Biden’s Middle East team will inherit a strategic regional landscape that has been changed by the signing of normalization agreements by Israel, the UAE, Bahrain, and Sudan and the prospect that other Arab states may also normalize relations with Israel in due course. The UAE-Israel agreement was notable for including reference to a “Strategic Agenda for the Middle East” (which did not appear in the Bahrain-Israel accord). Emirati and Israeli officials, in particular, have been quick to operationalize the strategic and commercial components of their normalization agreement, and the Emirati and Bahraini ambassadors to the United States shared a platform with their Israeli counterpart, Ron Dermer, on November 16 as the latter called on the Biden Administration not to rejoin the JCPOA. In addition to navigating a potentially confrontational path back toward the Iran nuclear deal, the Biden team and regional partners also will need to decide if the Middle East Strategic Alliance set up by the Trump National Security Council in 2018 has a future.

A Look at Possibilities

On some issues, such as Yemen, the experience of four years of grinding stalemate means the Saudis will be rather more open in 2021 to a political resolution of the war than they were in 2017, while the shock to Riyadh and Abu Dhabi regarding the lack of an overt US response to the attacks on energy and maritime targets in 2019 has left both leaderships more mindful than before of their regional vulnerabilities.
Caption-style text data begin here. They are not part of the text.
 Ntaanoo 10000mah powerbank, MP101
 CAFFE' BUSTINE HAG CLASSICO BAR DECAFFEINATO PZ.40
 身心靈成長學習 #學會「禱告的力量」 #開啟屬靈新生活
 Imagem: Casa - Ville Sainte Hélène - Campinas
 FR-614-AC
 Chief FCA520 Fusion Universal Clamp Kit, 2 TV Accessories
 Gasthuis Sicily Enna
These are points of opportunity for the Biden Administration to work with in the rebalancing of relationships that grew overly confrontational in the Gulf under the Trump team. In other areas, the realignment of Israeli-Emirati (and Saudi) strategic interests may be a harbinger of a broader diversification of Gulf states’ security ties, further eroding the hitherto dominant American position and—along with Turkey’s growing regional presence—creating issues of its own that will come to define the Biden era in the Middle East.
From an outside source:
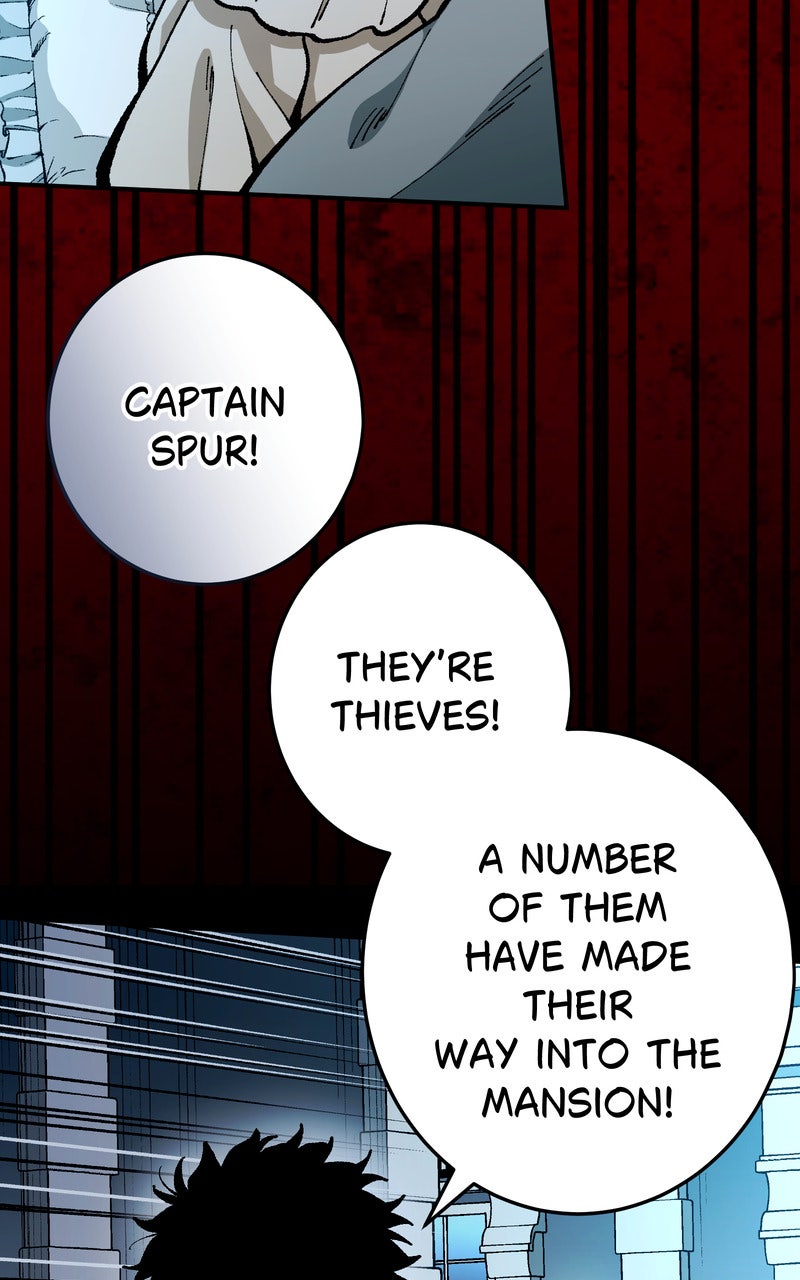 From Old Country Bumpkin to Master Swordsman: My Hotshot Disciples are All Grown Up Now, and They Won’t Leave Me Alone Chapter 63 page 13 -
The realignment of Israeli-Emirati (and Saudi) strategic interests may be a harbinger of a broader diversification of Gulf states’ security ties, further eroding the hitherto dominant American position.
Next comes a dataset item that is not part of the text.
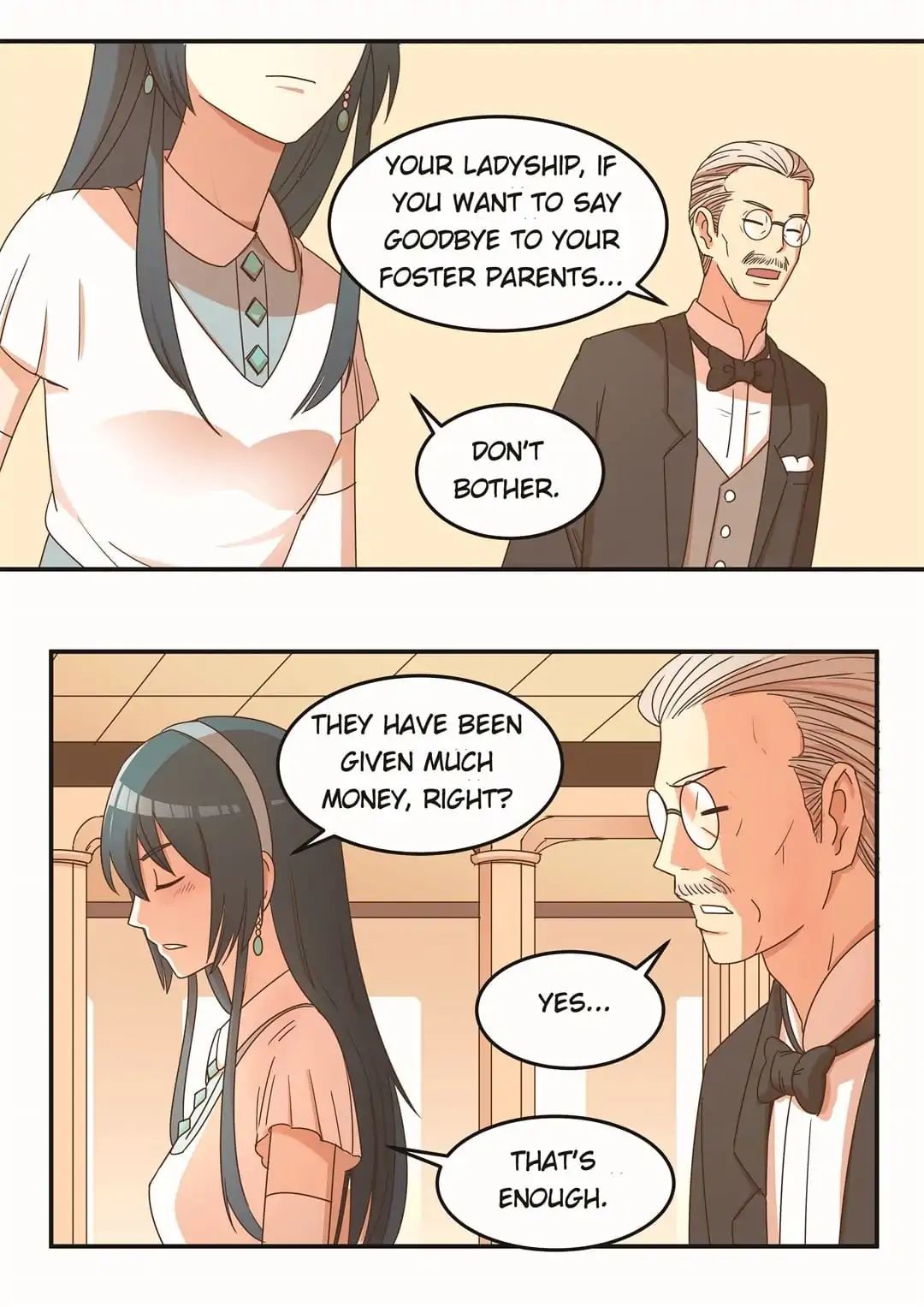 Miss. Delinquent Chapter 12 - page 6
The foreign policy team that Biden assembles will thus inherit an array of issues, some of which (the JCPOA and the Yemen war) began when they were in office under Obama and others (the Gulf crisis and Mohammed bin Salman’s self-inflicted missteps) more directly attributable to four years of the Trump Administration. The likelihood that the people in charge of Middle East policy in the opening phase of the Biden presidency will have served in government before will help them reframe the transactional style of decision-making. So, too, will the expectation that President Biden and his pick for secretary of state will move as quickly as possible to reverse the hollowing-out of the State Department that has undermined American diplomacy. Nevertheless, the legacy of the Trump years will continue to be felt for some time still to come.